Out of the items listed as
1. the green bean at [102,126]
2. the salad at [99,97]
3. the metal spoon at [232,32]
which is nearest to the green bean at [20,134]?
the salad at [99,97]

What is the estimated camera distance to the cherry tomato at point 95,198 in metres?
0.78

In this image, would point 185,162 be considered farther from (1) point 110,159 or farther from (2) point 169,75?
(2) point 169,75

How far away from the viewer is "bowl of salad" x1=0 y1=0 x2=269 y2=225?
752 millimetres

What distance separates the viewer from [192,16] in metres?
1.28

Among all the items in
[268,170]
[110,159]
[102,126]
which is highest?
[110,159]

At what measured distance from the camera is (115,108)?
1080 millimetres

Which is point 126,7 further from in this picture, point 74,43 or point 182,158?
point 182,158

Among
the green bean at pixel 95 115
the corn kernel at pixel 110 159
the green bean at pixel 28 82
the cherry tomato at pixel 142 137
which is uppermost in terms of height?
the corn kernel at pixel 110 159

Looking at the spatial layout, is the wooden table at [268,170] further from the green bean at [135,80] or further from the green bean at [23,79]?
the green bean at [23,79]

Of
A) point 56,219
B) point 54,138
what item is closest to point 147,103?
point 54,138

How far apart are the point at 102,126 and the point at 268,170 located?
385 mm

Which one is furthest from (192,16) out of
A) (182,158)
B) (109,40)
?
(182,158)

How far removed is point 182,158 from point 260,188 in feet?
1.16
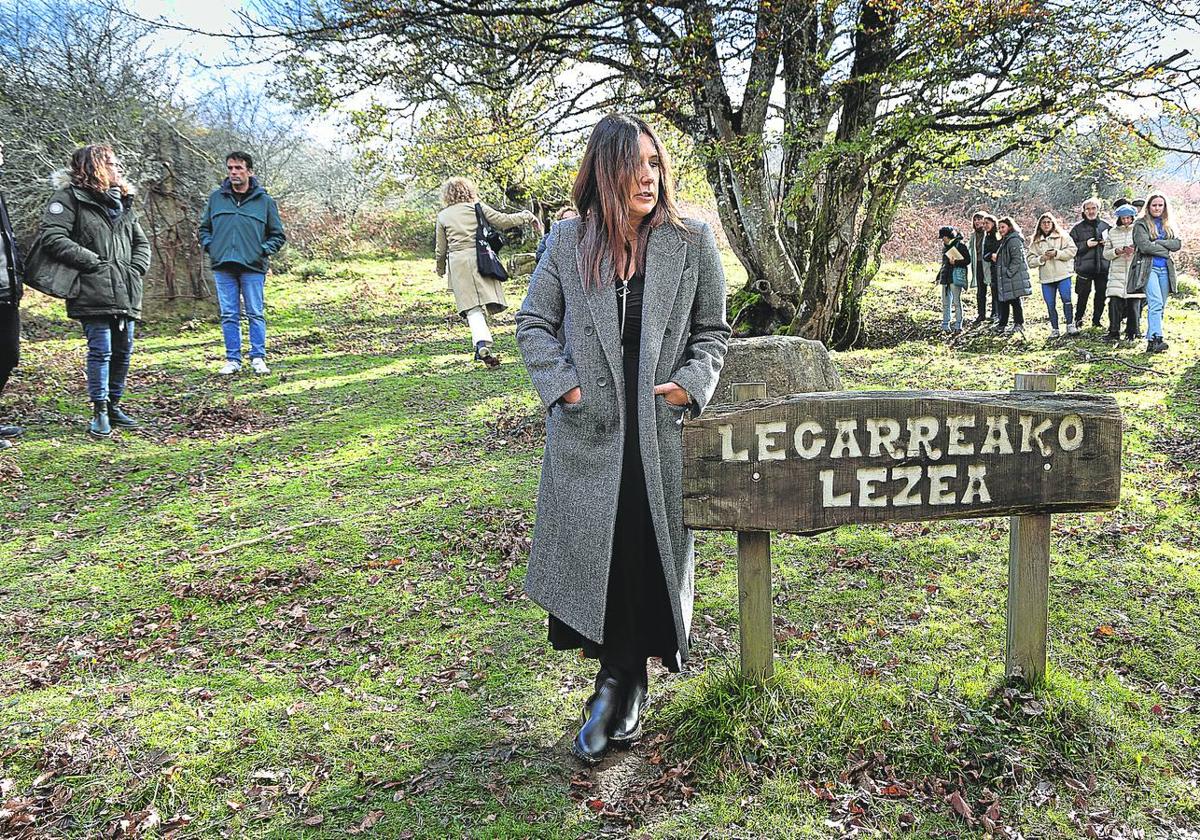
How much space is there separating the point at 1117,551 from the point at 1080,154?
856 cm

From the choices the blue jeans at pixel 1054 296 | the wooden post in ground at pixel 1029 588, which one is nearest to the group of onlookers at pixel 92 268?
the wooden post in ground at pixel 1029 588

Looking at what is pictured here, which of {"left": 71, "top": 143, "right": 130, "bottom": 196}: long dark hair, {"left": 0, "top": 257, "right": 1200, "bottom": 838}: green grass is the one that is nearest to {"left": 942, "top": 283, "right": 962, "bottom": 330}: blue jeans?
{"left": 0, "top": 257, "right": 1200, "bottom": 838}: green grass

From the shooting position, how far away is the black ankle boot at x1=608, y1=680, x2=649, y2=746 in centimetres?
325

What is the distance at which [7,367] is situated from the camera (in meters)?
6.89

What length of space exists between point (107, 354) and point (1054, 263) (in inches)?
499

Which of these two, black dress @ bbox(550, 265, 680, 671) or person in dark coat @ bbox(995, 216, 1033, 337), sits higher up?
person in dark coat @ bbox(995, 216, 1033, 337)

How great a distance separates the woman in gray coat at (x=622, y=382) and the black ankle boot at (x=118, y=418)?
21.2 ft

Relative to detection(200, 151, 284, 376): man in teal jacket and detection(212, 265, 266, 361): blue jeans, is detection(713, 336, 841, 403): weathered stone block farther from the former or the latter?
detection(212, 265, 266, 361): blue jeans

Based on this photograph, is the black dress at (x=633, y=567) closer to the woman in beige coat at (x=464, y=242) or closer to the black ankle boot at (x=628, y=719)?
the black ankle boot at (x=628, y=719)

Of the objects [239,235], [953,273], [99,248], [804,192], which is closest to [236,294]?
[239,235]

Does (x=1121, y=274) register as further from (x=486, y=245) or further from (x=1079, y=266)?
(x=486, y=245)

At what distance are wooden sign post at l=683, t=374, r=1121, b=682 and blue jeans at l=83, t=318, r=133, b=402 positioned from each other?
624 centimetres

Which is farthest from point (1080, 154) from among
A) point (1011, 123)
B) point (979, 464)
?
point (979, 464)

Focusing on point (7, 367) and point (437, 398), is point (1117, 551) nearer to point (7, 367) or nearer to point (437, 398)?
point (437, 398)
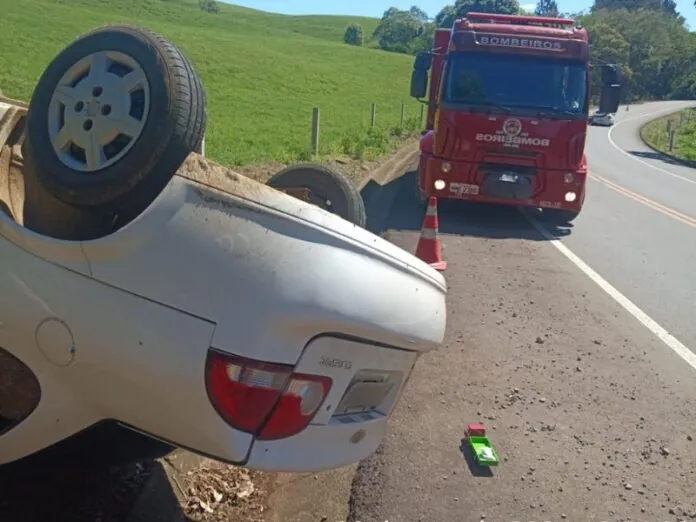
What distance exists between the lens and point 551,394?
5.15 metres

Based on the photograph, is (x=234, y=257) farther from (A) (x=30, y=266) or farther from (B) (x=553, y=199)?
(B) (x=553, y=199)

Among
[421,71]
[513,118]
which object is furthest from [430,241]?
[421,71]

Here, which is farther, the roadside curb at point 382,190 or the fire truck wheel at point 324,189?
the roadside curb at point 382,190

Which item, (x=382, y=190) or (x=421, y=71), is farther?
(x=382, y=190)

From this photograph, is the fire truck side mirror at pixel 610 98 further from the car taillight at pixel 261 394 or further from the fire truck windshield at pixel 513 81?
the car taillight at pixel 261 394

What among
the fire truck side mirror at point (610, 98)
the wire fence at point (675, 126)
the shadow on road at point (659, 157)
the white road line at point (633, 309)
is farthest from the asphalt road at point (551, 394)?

========================

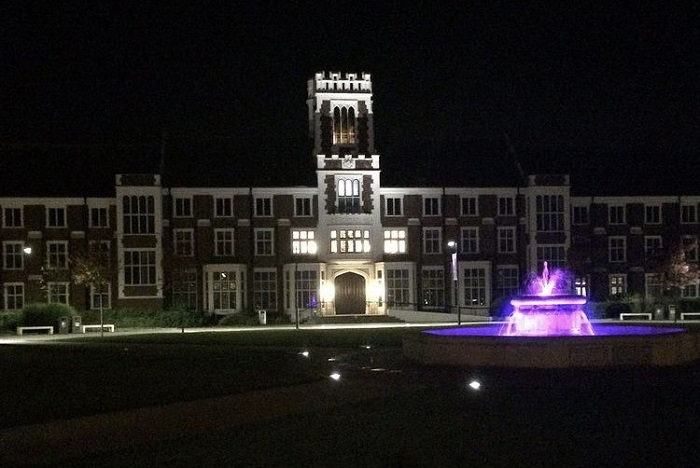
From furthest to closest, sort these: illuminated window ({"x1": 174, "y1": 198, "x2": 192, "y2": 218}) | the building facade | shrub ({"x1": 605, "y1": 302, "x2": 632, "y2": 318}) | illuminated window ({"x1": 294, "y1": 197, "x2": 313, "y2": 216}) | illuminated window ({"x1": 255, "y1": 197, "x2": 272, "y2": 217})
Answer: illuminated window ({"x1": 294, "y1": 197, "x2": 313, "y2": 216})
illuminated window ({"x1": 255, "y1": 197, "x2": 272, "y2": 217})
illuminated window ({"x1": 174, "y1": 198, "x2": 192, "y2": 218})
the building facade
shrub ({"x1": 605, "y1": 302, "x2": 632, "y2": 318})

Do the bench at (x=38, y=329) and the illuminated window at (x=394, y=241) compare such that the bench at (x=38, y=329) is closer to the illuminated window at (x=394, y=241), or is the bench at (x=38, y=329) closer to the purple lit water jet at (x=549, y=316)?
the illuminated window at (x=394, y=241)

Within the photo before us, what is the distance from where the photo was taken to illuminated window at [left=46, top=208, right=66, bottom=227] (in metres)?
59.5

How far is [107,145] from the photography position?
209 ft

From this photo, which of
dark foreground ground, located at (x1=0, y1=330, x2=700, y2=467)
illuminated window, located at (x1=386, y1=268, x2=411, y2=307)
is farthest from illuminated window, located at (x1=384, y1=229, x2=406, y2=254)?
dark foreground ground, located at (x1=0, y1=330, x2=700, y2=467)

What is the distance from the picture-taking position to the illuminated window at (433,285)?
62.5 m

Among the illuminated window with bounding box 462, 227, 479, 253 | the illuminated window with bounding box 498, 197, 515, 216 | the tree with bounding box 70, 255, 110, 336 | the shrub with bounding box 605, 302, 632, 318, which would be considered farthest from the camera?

========================

Reproduce the listing word for word, starting at the line that contains "Based on this" and ending at the line that contains "5.15 metres", with both of those lines included. Leave the pictures out.

Based on this photograph, is the black dress at (x=633, y=567) closer to the woman in beige coat at (x=464, y=242) or closer to the black ankle boot at (x=628, y=719)?
the black ankle boot at (x=628, y=719)

Of the objects [239,235], [953,273], [99,248], [804,192], which is closest to [236,294]?
[239,235]

Does (x=1121, y=274) register as further from (x=486, y=245) or further from (x=1079, y=266)?
(x=486, y=245)

At what distance are wooden sign post at l=683, t=374, r=1121, b=682 and blue jeans at l=83, t=318, r=133, b=402 positioned from each other?
624 centimetres

Which is farthest from point (1080, 154) from among
A) point (1011, 123)
B) point (979, 464)
?
point (979, 464)

Focusing on point (7, 367) and point (437, 398), is point (1117, 551) nearer to point (7, 367) or nearer to point (437, 398)?
point (437, 398)
What distance exists between the lens and point 551,394?
5.15 metres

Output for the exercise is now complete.